Professional Services

What Does Holmes on Homes Have To Do With Hiring Consulting Firms?

Trust me, sometimes we feel like Holmes on Homes. But we love helping our clients, even when it means fixing what they've been left with. BP3 Global, Inc.


After running more than 2500 projects, we find ourselves relating more and more to that TV show, Holmes on Homes. If you haven't seen the show before, Holmes is hired to help homeowners who have had a bad experience with their previous contractors. Holmes shows up to save the day. His affable demeanor and his quips about quality and how to do the job right are just awesome to watch. Sometimes we feel like we're channeling him when we look at a project, and you want to quote Holmes: 

  • "Oh no, you have to have fireproof brick in the fireplace." 
  • "Do you realize you have a 220V line to the tub without a GFI? Someone is going to get electrocuted!"
  • "There's no grounding for these plugs, did they get the electrical inspected?" 

Because we'll see things that are, quite frankly, technical malpractice. It's our job to help clients set it to rights, and to get the ROI they expected to get from the project in the end. Of course, our quotes might sound a little different:

  • "You mean none of this is checked into a source-code control system?" 
  • "There's no CI/CD pipeline?" 
  • "Has anyone written tests for this?" 
  • "Did it occur to anyone that not everything should be written in javascript?" 
  • "This would be three lines of code if you put that low-code tool down for a minute." 

You need a firm with more focus - who really knows the ins and outs of everything you're trying to do.

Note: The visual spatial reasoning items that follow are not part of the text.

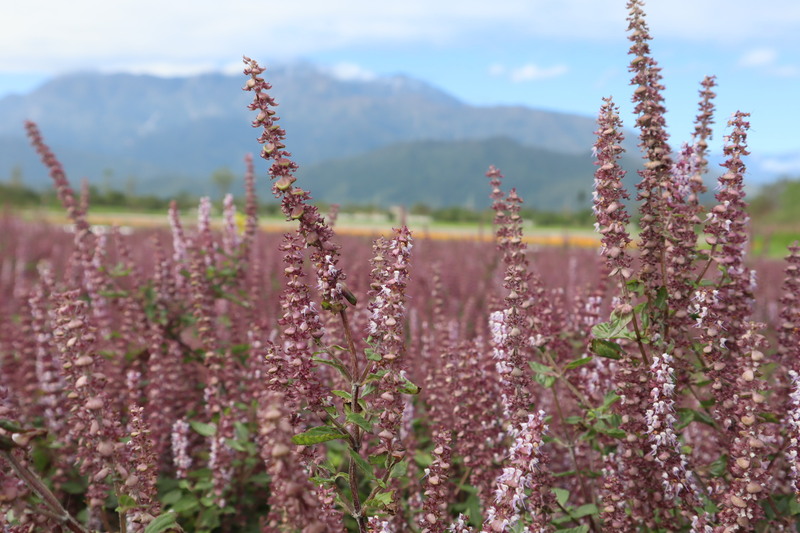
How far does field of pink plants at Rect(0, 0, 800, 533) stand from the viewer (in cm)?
236

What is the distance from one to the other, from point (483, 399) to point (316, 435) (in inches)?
57.8

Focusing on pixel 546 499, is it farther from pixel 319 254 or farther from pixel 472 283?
pixel 472 283

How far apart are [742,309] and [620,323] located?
3.10 feet

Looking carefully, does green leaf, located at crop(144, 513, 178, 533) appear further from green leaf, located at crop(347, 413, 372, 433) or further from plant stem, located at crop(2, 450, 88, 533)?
green leaf, located at crop(347, 413, 372, 433)

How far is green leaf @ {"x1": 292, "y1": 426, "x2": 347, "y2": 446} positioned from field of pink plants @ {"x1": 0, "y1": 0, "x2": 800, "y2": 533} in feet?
0.06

Helpfully, Holmes has even posted an article that really resonates with us, on how to hire contractors

It amazes me, after doing my television show all these years, that I’m still seeing homeowners making the same knucklehead mistakes over and over. The big one — the one that starts a chain of events ending in disappointment and frustration — is the notion that they want the renovation done “fast” and they want it done 'cheap'". And let’s face it, in the renovation game, fast and cheap add up to just one thing — crap.

He does have a way with words...

Before you start flipping through the Yellow Pages and calling every contractor in the book, let’s get your expectations on the right planet. You should expect that in this day and age, skilled contractors are in high demand: good contractors are very, very busy.

The first lesson Holmes is trying to teach is that good contractors are often busy, and they are uncommon. Too often we are called in to fix projects that were done on the cheap and failed. With a house, you may not be calculating ROI - you might be calculating how good it feels to upgrade the house or to fix the electrical system. But for a business, software that doesn't work has an ROI of zero. It's like construction work that doesn't pass inspection. There are no prizes for almost working. It works or it doesn't. Once it works, then you can start grading on design, style, and substance.  But it has to work, first.

This is why we insist on taking your solutions to production and beyond - follow-up not only matters, it is essential.

Let’s talk about the other part of the consumer equation: cheap. No one wants to spend more than he has to on a renovation, but as the saying goes, “You get what you pay for."

Holmes has a way with words.  The flip side of this coin (picking the right contractor) is what happens when you pick the wrong contractor.